JCU’s Professor Colin Simpfendorfer was part of an international team of researchers that evaluated the extinction risk of all 134 coral reef shark and ray species.
The study found 59% of coral reef shark and ray species are threatened with extinction, making them the most threatened group in the world other than marine mammals.
Professor Simpfendorfer says the researchers found fishing was the main threat to these species, compounded by habitat loss and climate change.
“Risk is greatest for larger species that live in shallower water and are widely distributed across a number of national jurisdictions, so subject to a patchwork of management.
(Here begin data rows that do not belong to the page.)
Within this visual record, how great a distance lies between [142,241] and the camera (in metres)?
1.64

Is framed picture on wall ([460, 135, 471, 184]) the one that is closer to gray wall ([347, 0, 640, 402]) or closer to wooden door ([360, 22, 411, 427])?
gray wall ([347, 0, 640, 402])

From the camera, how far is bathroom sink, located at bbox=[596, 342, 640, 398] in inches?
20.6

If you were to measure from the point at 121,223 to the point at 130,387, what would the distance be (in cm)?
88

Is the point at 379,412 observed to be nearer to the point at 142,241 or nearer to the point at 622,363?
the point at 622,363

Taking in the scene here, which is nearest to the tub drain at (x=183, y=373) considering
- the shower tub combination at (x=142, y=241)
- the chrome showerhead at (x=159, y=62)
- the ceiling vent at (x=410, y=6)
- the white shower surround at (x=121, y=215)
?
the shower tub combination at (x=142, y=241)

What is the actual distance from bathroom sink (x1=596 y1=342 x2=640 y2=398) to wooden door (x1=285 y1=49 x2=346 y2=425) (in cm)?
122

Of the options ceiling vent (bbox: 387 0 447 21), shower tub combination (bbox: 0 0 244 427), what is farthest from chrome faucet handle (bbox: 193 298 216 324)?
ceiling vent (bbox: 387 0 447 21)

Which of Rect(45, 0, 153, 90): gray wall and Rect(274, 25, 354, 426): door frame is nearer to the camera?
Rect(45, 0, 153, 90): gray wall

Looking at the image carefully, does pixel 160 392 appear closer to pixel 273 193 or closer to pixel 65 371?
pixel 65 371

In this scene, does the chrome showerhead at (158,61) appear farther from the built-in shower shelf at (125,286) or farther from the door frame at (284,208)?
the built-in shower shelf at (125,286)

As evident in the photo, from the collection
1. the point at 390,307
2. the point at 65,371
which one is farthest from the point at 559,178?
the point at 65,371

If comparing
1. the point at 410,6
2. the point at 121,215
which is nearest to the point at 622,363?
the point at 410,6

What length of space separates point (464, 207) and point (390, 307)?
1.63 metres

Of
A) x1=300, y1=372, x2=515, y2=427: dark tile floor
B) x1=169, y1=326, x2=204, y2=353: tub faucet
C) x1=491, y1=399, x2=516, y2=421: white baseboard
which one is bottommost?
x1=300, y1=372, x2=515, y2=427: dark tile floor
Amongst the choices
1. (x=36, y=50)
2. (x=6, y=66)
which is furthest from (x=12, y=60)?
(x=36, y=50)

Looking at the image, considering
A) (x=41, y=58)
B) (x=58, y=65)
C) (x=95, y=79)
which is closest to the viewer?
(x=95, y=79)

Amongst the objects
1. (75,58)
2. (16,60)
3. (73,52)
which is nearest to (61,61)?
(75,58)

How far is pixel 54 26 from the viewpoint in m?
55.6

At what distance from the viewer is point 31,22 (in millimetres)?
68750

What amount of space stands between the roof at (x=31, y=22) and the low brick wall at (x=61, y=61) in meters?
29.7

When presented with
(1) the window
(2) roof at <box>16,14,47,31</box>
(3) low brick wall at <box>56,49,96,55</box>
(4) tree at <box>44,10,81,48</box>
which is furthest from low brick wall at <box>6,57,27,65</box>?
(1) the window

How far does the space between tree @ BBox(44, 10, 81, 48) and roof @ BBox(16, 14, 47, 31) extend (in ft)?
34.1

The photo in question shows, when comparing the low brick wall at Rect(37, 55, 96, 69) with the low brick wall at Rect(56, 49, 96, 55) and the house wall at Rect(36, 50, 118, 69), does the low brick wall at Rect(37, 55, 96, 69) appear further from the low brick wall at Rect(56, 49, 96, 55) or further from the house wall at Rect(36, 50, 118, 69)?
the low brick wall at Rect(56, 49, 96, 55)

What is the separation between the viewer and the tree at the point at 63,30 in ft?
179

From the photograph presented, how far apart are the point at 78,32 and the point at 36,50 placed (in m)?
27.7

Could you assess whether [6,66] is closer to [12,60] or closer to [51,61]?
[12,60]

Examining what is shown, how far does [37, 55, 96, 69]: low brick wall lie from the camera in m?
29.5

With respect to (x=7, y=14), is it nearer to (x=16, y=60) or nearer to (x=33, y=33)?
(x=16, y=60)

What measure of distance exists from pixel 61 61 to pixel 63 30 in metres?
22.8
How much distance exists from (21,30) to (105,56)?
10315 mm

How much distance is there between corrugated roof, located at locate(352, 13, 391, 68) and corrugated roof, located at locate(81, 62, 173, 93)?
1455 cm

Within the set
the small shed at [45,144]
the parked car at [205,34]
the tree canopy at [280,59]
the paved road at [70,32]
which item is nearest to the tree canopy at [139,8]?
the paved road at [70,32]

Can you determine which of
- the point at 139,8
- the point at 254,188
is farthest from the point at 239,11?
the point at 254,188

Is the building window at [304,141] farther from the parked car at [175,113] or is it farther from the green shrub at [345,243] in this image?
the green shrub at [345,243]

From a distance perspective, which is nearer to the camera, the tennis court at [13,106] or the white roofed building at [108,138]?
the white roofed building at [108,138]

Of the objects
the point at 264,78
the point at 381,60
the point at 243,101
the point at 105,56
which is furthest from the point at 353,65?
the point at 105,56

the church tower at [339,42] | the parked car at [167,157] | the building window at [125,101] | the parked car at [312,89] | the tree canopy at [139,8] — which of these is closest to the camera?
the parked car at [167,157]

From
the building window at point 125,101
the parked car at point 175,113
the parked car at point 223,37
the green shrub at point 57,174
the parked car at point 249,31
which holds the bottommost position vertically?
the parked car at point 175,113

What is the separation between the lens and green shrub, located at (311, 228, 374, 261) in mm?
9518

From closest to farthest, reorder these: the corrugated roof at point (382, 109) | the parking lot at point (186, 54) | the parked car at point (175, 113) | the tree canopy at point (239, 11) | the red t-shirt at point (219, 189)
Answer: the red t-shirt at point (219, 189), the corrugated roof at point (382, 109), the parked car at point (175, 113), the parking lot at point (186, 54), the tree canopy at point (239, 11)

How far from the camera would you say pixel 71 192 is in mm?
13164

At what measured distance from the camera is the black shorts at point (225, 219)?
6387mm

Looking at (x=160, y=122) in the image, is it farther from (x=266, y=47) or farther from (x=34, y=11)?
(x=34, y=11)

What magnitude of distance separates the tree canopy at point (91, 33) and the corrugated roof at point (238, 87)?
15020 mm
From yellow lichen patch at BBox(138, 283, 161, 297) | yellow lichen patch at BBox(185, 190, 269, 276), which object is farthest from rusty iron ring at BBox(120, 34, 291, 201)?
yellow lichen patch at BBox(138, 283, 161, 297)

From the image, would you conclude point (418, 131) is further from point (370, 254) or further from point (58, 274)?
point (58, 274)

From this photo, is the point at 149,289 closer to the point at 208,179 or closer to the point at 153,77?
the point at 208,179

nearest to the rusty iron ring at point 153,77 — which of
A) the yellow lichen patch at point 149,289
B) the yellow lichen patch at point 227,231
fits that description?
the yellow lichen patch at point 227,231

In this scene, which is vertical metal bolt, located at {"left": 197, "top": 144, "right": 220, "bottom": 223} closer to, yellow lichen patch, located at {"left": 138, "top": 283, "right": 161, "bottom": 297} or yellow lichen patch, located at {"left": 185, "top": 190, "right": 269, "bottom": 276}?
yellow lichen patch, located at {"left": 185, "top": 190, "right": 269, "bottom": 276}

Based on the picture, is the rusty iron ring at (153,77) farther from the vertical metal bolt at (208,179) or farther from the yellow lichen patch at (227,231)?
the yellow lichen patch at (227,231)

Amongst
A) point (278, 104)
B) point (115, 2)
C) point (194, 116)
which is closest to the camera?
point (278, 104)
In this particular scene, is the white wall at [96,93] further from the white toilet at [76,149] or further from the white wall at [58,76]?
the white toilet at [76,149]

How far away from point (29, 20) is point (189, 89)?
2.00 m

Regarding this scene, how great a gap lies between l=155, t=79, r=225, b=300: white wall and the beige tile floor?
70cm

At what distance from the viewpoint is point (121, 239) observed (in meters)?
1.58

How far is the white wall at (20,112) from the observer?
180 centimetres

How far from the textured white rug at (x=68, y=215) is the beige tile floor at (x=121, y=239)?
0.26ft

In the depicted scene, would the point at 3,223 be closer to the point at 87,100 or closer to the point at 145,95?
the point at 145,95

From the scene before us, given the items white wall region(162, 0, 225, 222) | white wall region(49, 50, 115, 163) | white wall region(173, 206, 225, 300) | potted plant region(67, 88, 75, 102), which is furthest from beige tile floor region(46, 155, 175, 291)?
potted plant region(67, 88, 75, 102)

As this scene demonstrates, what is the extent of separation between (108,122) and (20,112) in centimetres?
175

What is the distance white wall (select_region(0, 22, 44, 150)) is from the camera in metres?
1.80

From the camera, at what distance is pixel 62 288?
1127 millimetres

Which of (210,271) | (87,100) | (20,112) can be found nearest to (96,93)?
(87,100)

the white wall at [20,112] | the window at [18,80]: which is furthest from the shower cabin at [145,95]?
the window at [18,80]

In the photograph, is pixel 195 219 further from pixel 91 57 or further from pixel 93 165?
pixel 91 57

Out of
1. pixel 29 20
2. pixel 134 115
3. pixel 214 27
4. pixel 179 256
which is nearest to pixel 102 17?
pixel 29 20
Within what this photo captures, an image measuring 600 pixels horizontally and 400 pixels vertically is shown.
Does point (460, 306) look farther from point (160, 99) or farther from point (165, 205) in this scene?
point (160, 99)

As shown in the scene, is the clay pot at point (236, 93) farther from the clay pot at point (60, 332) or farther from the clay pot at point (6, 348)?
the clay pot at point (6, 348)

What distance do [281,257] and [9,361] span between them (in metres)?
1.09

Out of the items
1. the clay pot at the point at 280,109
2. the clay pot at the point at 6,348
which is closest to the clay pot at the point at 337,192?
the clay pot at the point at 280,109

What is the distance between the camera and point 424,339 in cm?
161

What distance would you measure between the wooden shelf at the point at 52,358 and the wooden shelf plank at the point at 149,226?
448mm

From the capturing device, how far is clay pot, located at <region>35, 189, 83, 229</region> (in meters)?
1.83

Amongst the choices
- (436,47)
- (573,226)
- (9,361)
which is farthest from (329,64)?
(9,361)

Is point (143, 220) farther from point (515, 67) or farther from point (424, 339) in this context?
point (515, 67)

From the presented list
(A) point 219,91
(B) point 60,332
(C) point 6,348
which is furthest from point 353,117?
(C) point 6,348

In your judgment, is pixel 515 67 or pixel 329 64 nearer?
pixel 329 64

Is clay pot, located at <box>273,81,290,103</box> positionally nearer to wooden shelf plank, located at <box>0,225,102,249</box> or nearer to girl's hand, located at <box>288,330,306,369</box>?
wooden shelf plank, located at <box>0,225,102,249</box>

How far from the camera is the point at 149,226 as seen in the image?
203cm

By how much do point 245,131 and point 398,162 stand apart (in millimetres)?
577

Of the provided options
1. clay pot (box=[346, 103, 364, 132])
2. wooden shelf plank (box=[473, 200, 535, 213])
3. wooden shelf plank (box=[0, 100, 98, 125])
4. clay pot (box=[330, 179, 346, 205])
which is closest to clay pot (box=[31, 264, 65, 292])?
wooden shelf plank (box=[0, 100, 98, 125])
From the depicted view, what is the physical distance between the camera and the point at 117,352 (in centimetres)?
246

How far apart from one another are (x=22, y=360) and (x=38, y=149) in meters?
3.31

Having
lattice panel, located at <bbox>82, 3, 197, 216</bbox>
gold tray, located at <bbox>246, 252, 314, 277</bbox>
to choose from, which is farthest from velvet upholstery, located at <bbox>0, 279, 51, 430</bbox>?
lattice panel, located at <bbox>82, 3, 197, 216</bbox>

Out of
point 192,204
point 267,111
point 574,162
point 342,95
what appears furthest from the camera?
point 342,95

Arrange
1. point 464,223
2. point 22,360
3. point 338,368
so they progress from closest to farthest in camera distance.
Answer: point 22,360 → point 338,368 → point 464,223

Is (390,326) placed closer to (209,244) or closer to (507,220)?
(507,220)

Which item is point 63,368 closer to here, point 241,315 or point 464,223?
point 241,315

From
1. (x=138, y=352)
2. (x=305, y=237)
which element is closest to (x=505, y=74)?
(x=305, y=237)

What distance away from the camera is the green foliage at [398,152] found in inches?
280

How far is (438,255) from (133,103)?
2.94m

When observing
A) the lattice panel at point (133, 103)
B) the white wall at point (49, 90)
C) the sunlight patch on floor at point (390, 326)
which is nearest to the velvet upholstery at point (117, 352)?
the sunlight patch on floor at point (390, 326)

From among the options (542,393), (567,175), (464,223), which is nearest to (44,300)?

Risk also increases for animals living in the waters of nations with greater fishing pressure and weaker governance,” says Professor Simpfendorfer.
He also says the study showed the extinction risk for coral reef sharks and rays, is almost double that of all 1199 known shark and ray species and is calling for greater protection for the species.
“What we need to see is immediate action through local protections, combined with broad-scale fisheries management and Marine Protected Areas,” said Professor Simpfendorfer.
“This is required to avoid extinctions and the loss of critical ecosystem function – condemning reefs to a loss of biodiversity and ecosystem services, limiting livelihoods and food security.”